Средневековая Европа. Восток и Запад - Коллектив авторов
Шрифт:
Интервал:
Закладка:
Все знали тогда, что именно смерть конкретного человека, то, как он оставляет этот мир, многое объясняет и в том, как он жил, что говорил и, главное, какова его дальнейшая судьба как на небесах, так и в памяти потомков. Аристотель не исключение. «Яблоко» – ars moriendi, моделирующая смерть Аристотеля по смерти Сократа[281] (конечно, с тщательно вычищенными намеками на самоубийство), и эта модель близка и христианским представлениям о кончине, вызывающей страх, слезы, раздумья и, что главное, исповедание личной веры – такое исповедание, где нет места ни лжи, ни ошибке.

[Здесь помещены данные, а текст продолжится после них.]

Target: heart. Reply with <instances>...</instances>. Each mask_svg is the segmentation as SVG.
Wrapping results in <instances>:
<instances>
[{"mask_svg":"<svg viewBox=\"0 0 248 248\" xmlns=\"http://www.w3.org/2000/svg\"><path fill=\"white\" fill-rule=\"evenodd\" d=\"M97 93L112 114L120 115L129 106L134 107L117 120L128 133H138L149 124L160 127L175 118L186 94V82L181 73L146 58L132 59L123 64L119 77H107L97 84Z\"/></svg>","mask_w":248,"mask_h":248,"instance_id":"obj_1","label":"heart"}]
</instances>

В порыве типично феодального лицемерия государи и крупные синьоры того времени перед смертью принимали постриг, чтобы предстать пред взором Всевышнего в буквальном смысле обеленными. Фридрих II, внимательный читатель Аристотеля, известный своей борьбой с папами, оказавшись на смертном одре под отлучением, умер цистерцианцем. Манфред, его излюбленный и не менее просвещенный сын, попытался смоделировать свою кончину иначе: на смертном одре, помышляя о спасении души и прося милости у Всевышнего, он попросил прочитать ему вслух книжицу «князя философов», попавшуюся ему под руку в библиотеке отца, а когда выздоровел, то перевел ее на латынь, как он считал, на благо христианам, и снабдил небольшим предисловием, по стилю достойным знаменитых dictatores Великой курии: из него мы и узнали эти подробности[282]. Выздоровевший юный герцог успел потом стать королем, продолжить отцовскую работу над «Книгой об искусстве соколиной охоты» (Апостолическая библиотека Ватикана, рукопись Pat. lat. 1071), повоевать с папством, поддержать переводы других аристотелевских текстов, подлинных и неподлинных, выслать их в Париж в 1263 г.[283], прежде чем сложить голову в битве при Беневенто в 1266 г. Несомненно, яркая судьба, но и неслыханная в среде государей последняя воля: умереть, как Сократ. Возможно, именно это предисловие заслужило особую симпатию к Манфреду Данте, сжалившегося над грешником и поместившего его, в отличие от старшего Штауфена, «эпикурейца», в чистилище (Чистилище. III, 45; III, 112)[284].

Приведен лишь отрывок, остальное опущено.